Stated task: Pick out every line in the records below that contains the word "tree", and copy each of those lines.

-=-=-

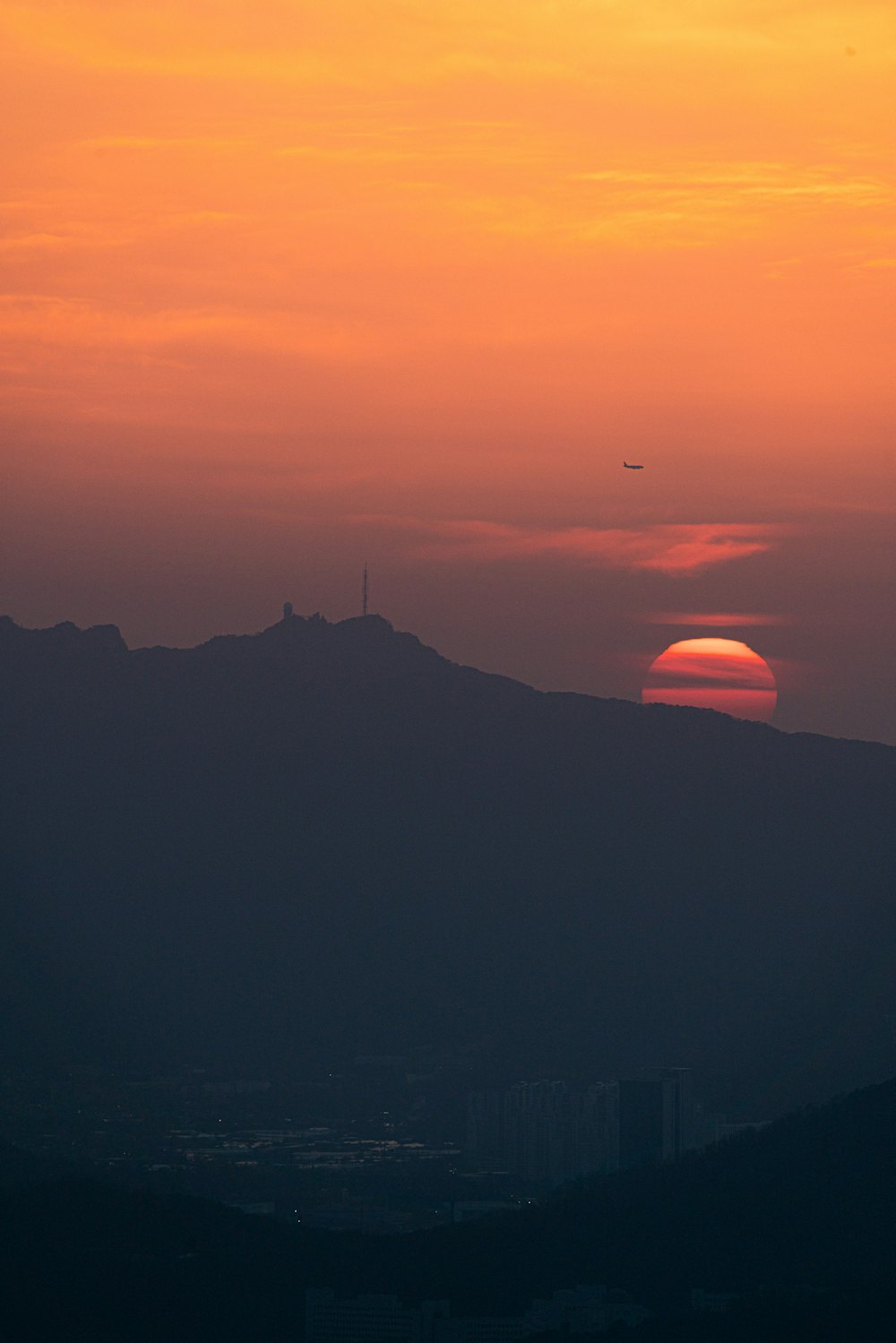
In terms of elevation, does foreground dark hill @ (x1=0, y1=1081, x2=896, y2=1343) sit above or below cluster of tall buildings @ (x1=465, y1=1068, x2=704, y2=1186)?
above

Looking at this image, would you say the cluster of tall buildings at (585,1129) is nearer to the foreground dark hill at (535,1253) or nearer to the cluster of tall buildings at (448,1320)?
the foreground dark hill at (535,1253)

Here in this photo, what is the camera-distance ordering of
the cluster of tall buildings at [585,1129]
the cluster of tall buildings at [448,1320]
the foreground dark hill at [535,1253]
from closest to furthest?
the cluster of tall buildings at [448,1320], the foreground dark hill at [535,1253], the cluster of tall buildings at [585,1129]

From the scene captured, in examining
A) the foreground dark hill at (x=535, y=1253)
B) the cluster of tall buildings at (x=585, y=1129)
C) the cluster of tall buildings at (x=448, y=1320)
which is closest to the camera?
the cluster of tall buildings at (x=448, y=1320)

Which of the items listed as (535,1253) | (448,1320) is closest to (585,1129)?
(535,1253)

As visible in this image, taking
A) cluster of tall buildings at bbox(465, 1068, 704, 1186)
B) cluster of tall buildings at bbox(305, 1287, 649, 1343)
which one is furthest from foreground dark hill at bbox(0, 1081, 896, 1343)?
cluster of tall buildings at bbox(465, 1068, 704, 1186)

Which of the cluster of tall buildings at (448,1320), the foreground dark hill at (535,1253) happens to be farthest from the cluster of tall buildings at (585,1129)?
the cluster of tall buildings at (448,1320)

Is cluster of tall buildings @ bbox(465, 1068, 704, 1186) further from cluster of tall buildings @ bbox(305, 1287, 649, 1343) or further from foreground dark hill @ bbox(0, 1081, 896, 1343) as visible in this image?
cluster of tall buildings @ bbox(305, 1287, 649, 1343)

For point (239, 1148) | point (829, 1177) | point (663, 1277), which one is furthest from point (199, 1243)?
point (239, 1148)
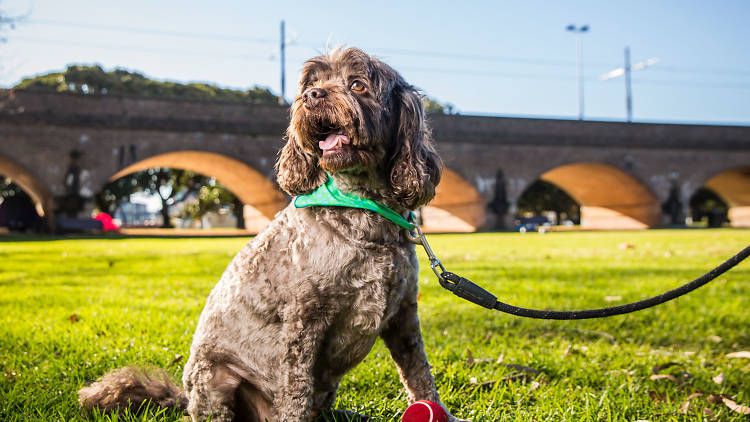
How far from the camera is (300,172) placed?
233 cm

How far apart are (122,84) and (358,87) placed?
4380 centimetres

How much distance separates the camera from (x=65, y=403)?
253 centimetres

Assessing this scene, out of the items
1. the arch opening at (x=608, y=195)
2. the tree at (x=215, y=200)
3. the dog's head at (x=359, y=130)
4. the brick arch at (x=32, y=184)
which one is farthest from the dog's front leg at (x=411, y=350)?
the tree at (x=215, y=200)

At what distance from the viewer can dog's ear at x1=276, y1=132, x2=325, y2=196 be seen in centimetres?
232

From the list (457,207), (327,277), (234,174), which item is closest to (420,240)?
(327,277)

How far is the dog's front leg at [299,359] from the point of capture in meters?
1.97

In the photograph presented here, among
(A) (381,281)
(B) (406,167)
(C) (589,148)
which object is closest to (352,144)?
(B) (406,167)

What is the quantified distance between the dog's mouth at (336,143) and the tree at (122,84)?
3810 centimetres

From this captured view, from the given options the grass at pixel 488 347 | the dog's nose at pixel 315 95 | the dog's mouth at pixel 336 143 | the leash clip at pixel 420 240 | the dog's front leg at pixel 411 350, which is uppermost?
the dog's nose at pixel 315 95

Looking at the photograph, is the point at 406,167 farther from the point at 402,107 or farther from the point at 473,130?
the point at 473,130

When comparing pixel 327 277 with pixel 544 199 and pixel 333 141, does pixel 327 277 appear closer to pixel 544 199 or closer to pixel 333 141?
pixel 333 141

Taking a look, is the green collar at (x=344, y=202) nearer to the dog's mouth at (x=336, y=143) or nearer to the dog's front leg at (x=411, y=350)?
the dog's mouth at (x=336, y=143)

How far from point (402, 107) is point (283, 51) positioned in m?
37.1

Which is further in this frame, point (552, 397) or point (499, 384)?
point (499, 384)
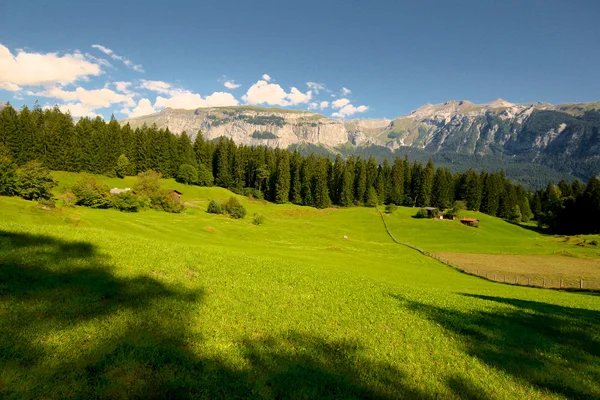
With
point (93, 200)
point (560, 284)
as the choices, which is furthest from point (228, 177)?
point (560, 284)

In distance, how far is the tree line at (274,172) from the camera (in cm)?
10650

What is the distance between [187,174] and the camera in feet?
402

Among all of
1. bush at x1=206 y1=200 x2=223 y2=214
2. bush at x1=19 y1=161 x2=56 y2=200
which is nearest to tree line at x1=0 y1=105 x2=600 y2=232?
bush at x1=206 y1=200 x2=223 y2=214

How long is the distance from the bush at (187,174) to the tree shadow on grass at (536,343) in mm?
116425

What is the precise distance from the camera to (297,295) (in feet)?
53.4

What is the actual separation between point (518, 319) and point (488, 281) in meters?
33.4

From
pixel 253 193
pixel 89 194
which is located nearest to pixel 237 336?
pixel 89 194

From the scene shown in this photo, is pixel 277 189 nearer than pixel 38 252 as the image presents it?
No

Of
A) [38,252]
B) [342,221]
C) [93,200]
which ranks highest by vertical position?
[38,252]

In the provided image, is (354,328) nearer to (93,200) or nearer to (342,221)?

-=-=-

Output:
2. the tree at (x=215, y=200)
the tree at (x=215, y=200)
What is the quantified distance between the dog's mouth at (336,143) and the tree at (122,84)?
In distance, how far is the tree line at (274,172) from the camera (in cm)?
which is nearest to tree line at x1=0 y1=105 x2=600 y2=232?
How long is the distance from the bush at (187,174) to the tree shadow on grass at (536,343) in mm?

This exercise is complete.